Absolutely. Your advance directives are effective only as long as you want them to be. You can change or cancel them at any time, as long as you are still of sound mind. To make a change, the best and clearest method is to create a completely new document. Write on the new document that it revokes all previous versions. Then, you must destroy all copies of your old directive and distribute new copies to your agent, doctor, and family, informing them that this new document replaces the old one.
Does my advance directive work if I have a medical emergency in another state?
Most states have laws that honor advance directives that were legally executed in other states. However, because laws can differ, there is a small chance of a complication. If you spend significant time in more than one state, it is a good idea to either consult an attorney to create a document that is broadly compliant or consider executing a separate directive that meets the specific requirements of each state. Having a document of any kind is always better than having none at all when you are traveling.
What is the difference between a living will and a DNR again? I am still a little confused.
Let’s clarify this important point. Think of it this way: a living will is a planning document you create for a potential future event. It lays out your general wishes for end-of-life care if you become terminally ill or permanently unconscious. It might say, “In such a state, I would not want CPR.”
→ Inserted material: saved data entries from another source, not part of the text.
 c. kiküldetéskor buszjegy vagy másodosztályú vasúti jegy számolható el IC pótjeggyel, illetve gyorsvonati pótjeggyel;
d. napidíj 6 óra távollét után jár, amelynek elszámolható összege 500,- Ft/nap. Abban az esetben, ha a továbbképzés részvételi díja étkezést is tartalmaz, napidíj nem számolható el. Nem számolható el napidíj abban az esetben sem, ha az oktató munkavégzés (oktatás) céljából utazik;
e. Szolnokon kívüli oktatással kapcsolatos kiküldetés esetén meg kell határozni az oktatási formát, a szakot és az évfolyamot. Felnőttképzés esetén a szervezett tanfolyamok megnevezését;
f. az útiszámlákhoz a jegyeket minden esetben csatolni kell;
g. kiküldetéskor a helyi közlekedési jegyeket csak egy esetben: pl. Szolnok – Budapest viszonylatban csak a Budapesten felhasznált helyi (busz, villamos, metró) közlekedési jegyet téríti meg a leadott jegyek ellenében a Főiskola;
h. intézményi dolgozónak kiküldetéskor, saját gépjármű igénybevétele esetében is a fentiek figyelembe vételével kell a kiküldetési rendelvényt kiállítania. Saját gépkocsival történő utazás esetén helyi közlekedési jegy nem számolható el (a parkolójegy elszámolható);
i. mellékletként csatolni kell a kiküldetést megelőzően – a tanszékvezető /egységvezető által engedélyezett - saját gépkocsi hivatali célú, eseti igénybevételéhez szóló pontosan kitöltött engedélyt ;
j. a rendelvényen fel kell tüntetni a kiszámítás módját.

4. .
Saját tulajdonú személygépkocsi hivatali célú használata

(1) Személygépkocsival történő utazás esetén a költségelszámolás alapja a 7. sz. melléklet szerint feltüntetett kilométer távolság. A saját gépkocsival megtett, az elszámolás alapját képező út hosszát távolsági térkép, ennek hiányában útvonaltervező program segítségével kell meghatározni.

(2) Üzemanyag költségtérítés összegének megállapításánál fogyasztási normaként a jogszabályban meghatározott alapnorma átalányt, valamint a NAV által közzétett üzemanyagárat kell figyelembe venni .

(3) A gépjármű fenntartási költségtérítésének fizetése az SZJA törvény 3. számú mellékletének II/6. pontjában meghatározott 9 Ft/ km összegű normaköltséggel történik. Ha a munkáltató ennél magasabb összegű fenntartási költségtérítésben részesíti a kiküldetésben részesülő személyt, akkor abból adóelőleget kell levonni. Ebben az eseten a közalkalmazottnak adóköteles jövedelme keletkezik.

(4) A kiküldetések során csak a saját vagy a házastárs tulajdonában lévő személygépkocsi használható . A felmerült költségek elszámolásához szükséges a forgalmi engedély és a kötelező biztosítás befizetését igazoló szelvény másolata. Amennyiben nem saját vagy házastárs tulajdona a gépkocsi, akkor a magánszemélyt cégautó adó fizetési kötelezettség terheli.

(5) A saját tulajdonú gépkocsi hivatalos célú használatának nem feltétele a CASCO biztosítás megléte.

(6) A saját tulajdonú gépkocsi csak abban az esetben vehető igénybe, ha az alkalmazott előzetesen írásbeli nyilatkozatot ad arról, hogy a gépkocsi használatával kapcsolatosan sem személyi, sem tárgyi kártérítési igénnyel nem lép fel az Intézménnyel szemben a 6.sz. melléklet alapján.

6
A DNR (Do Not Resuscitate) order is an immediate, actionable medical order signed by a doctor. It is for your current health status. It tells all medical personnel, including paramedics, not to perform CPR if your heart or breathing stops. You cannot just write “DNR” on your living will and have it be effective in an ambulance. You need a doctor’s order, often on a specific state-mandated form, which might be kept on your refrigerator or by your bedside if you are at home with a serious illness.
In short, a living will expresses a wish; a DNR is a doctor’s order that turns that wish into a command for medical professionals.